Required action 1 — In the Symczyk passage, how many justices joined the dissenting opinion?
Required action 2 — From the Symczyk passage, extract everything from "In Symczyk, the" down to "plaintiff’s collective action claims.", word for word.

Page text —
------------------------------

In Symczyk, the plaintiff-appellee’s district court complaint alleged that her employer failed to compensate employees for work performed during scheduled meal breaks. Before any other employees joined the litigation, the employer made an offer of judgment that would have satisfied the plaintiff’s individual claim. Although the plaintiff did not accept the offer, the district court nonetheless dismissed as moot both the individual and collective action claims. The United States Court of Appeals for the Third Circuit agreed on appeal that the plaintiff’s individual claims were moot, but reinstated the plaintiff’s collective action claims.
Because the Third Circuit had restored her collective action claims, the plaintiff did not challenge the mootness of her individual claim before the Supreme Court. The Court thus assumed, without deciding, that this aspect of the Third Circuit’s decision was correct. From this assumption, the Court held that a “straightforward application of well-settled mootness principles” also required dismissal of the plaintiff's collective action claims, as the plaintiff did not have any personal interest in representing other employees who had not yet joined the suit.
The Supreme Court’s decision left unresolved a significant split among the federal Courts of Appeals. Whereas the Third Circuit had held previously that an unaccepted offer of judgment may moot a plaintiff’s individual claim, other Courts of Appeals have held that the viability of a plaintiff’s claim is not affected by her decision to reject a fully satisfactory offer of judgment. This undecided issue, highlighted in a dissenting opinion joined by four of the Court’s nine justices, leaves important questions unanswered for plaintiffs and defendants alike in putative collective action matters where an offer of judgment is made.

------------------------------

The data —
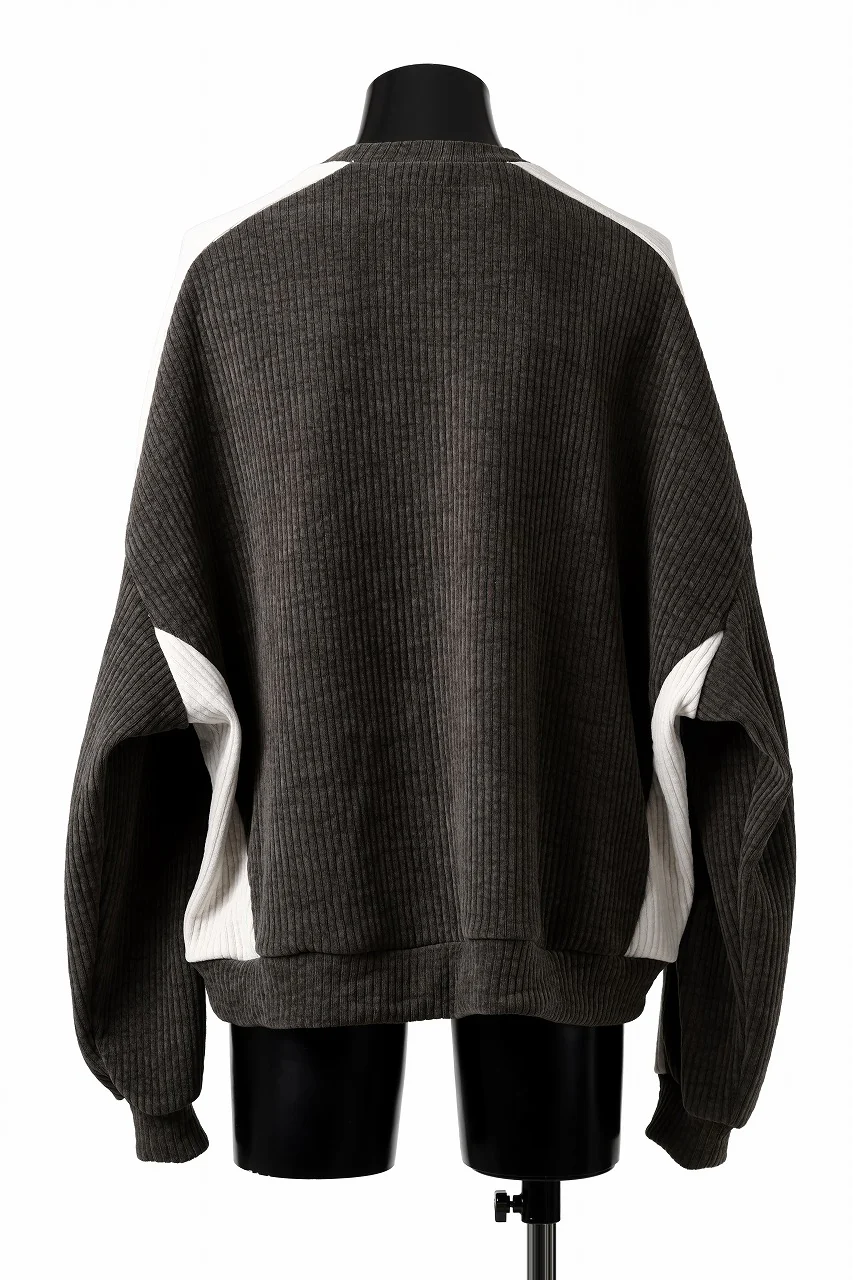 A.F ARTEFACT MODUROY KNIT TOPS (KHAKI x IVORY) - Image 4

------------------------------

Problem solution 1 — Four of the Court's nine justices joined it.

Problem solution 2 —
In Symczyk, the plaintiff-appellee’s district court complaint alleged that her employer failed to compensate employees for work performed during scheduled meal breaks. Before any other employees joined the litigation, the employer made an offer of judgment that would have satisfied the plaintiff’s individual claim. Although the plaintiff did not accept the offer, the district court nonetheless dismissed as moot both the individual and collective action claims. The United States Court of Appeals for the Third Circuit agreed on appeal that the plaintiff’s individual claims were moot, but reinstated the plaintiff’s collective action claims.